配偶者間における自宅不動産の遺贈又は贈与

遺産分割・遺留分

夫婦が居住している自宅不動産の名義が一方の配偶者である場合、遺贈又は贈与によって自宅不動産を確実にもう一方の配偶者に相続させることができます。これにより自宅不動産の所有者である配偶者の死後も、もう一方の配偶者は自宅不動産に居住することができます。

しかし、民法903条1項・2項では、被相続人から遺贈もしくは生計の資本等として贈与を受けた相続人については、遺贈もしくは贈与を受けた財産相当額を被相続人が相続開始の時において有した財産の価額にその贈与の価額を加えたものを相続財産とみなして相続分を算出した上でその遺贈又は贈与の価額を控除した残額を当該相続人の相続分とするとされており、その結果として遺贈又は贈与の価額が当該相続人の相続分の価額以上である場合は、当該相続人は被相続人の遺産を相続できないことが定められています。

もっとも民法903条3項では、被相続人が上記のような特別受益の持ち戻しを免除するという意思表示をしている場合にはそのような計算方法が採用されないことが定められています。この場合、当該相続人の相続分を計算する際には被相続人から受けた遺贈又は贈与を受けた財産は考慮されないことになります。これを「特別受益の持ち戻し免除」といいます。

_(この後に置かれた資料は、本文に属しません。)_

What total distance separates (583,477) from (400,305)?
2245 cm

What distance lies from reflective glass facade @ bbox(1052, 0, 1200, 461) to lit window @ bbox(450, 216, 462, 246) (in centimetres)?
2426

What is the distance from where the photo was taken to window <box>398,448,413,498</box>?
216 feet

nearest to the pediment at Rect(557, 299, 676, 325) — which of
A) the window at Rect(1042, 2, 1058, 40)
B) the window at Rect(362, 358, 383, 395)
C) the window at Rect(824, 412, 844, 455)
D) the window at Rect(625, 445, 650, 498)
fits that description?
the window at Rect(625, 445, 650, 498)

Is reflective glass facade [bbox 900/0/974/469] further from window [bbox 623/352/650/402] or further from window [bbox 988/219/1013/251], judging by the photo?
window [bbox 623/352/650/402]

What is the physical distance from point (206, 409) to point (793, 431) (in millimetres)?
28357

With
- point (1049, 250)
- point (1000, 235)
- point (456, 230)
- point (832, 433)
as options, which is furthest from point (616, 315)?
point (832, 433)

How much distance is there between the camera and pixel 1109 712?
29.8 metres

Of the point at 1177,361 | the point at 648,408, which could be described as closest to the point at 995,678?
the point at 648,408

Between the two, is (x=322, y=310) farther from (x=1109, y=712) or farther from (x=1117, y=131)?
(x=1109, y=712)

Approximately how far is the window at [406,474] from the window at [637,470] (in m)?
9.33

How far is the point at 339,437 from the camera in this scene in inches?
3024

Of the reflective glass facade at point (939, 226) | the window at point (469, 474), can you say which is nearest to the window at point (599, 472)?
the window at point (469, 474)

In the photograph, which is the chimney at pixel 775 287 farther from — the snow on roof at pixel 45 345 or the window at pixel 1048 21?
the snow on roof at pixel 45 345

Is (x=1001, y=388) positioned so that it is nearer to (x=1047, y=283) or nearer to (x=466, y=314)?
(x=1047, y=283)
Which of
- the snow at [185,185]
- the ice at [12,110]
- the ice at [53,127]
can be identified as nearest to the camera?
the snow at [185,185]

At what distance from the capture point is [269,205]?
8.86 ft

もっとも被相続人がこのような「特別受益の持ち持ち戻し免除」の意思表示をしていたかどうかは争点になることが多く、これが認められなければ民法903条1項・2項が適用されてしまいます。しかし一定の条件を満たす配偶者間の自宅不動産の遺贈又は贈与では、この「特別受益の持ち戻し免除」があったものと推定されます(民法903条4項)。このような適用を受けるための要件は①婚姻期間が二十年以上の夫婦であること②遺贈又は贈与の対象が居住の用に供する建物又はその敷地であることが必要です。これにより、一定の条件を満たす配偶者間の自宅不動産の遺贈又は贈与が利用しやすくなると言えるでしょう。